Entries taken from a collection:
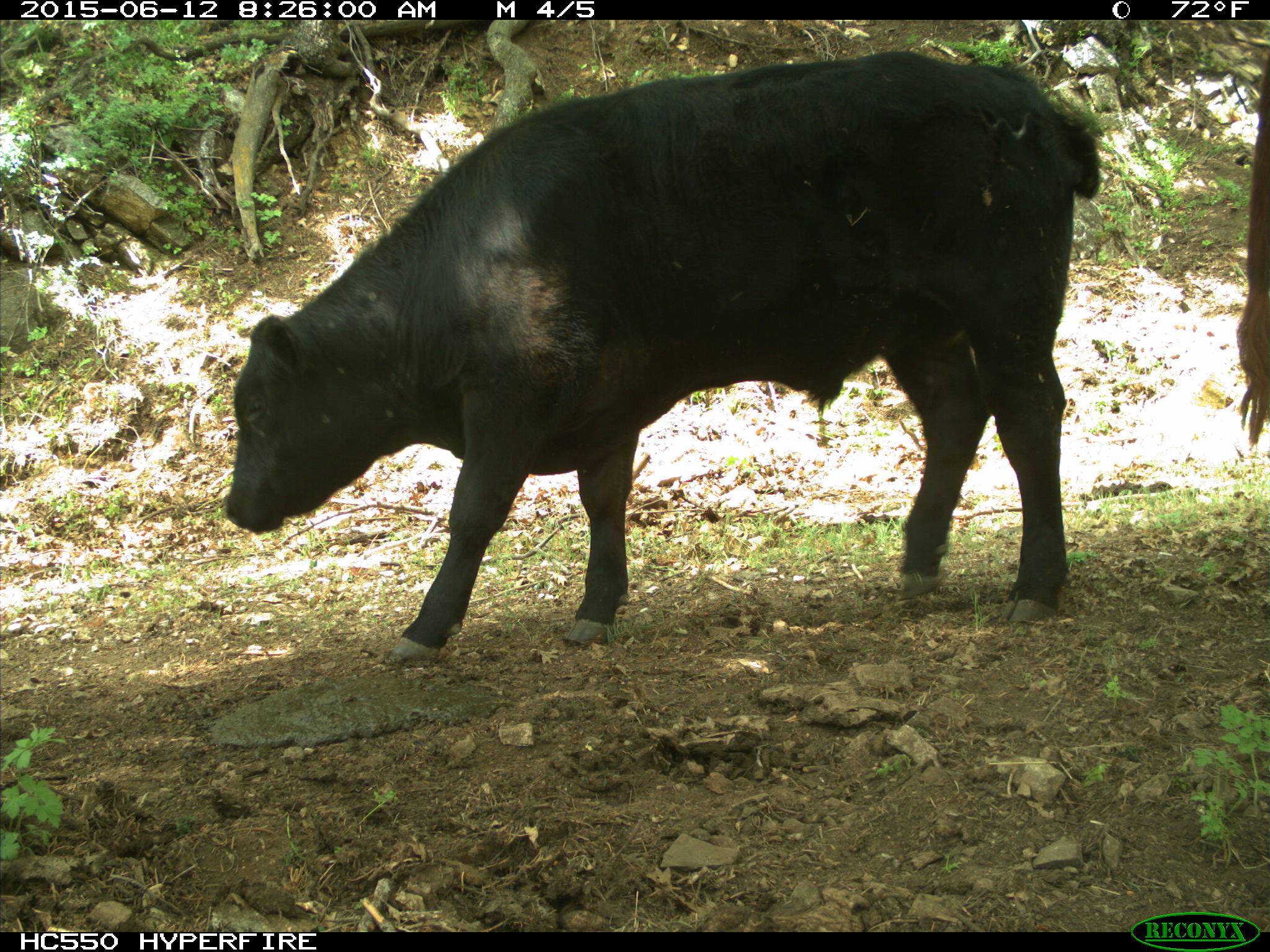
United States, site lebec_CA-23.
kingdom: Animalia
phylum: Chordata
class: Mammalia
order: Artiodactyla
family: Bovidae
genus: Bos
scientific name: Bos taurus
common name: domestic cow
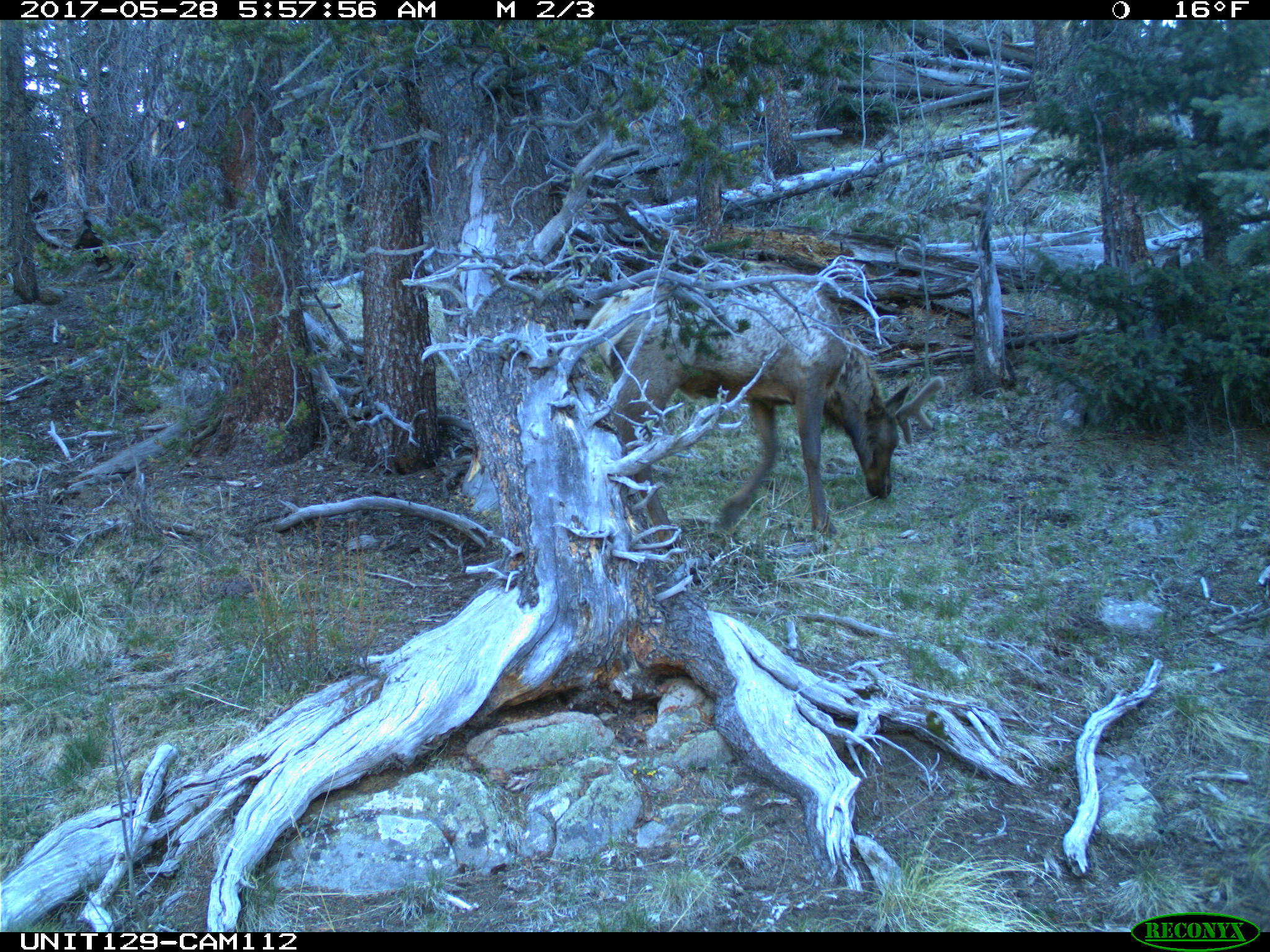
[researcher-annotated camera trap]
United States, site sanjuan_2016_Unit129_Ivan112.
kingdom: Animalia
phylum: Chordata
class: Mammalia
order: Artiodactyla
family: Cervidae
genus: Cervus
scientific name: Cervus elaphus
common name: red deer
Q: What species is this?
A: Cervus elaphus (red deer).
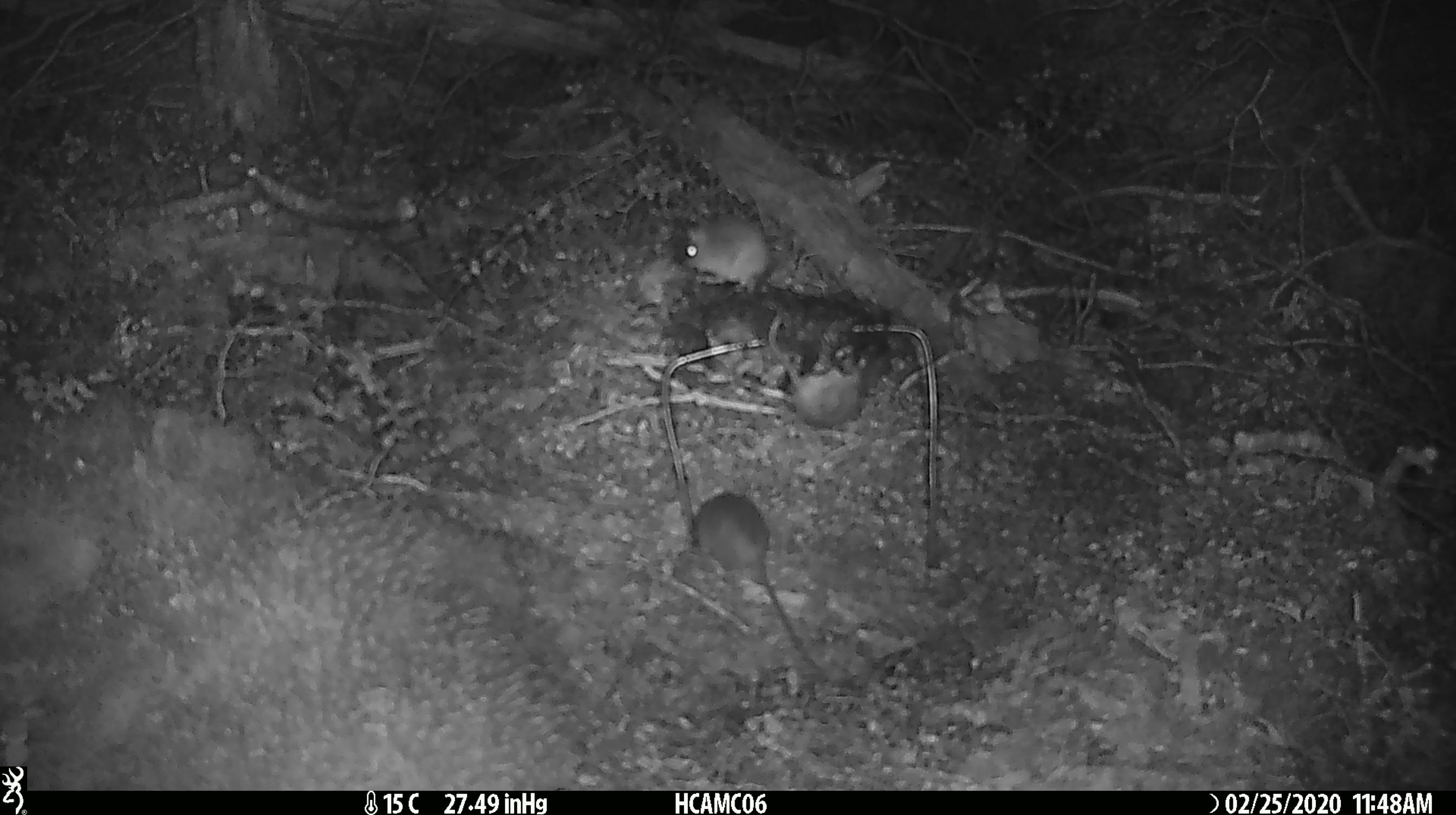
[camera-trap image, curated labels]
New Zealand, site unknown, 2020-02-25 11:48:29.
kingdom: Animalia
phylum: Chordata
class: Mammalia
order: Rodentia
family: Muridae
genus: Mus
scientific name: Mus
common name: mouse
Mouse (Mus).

Task details → Any picture in the data is to be skipped, while each line is returned exactly as written.

Finished exercise →
United States, site lebec_CA-23.
kingdom: Animalia
phylum: Chordata
class: Mammalia
order: Artiodactyla
family: Bovidae
genus: Bos
scientific name: Bos taurus
common name: domestic cow
[researcher-annotated camera trap]
United States, site sanjuan_2016_Unit129_Ivan112.
kingdom: Animalia
phylum: Chordata
class: Mammalia
order: Artiodactyla
family: Cervidae
genus: Cervus
scientific name: Cervus elaphus
common name: red deer
Q: What species is this?
A: Cervus elaphus (red deer).
[camera-trap image, curated labels]
New Zealand, site unknown, 2020-02-25 11:48:29.
kingdom: Animalia
phylum: Chordata
class: Mammalia
order: Rodentia
family: Muridae
genus: Mus
scientific name: Mus
common name: mouse
Mouse (Mus).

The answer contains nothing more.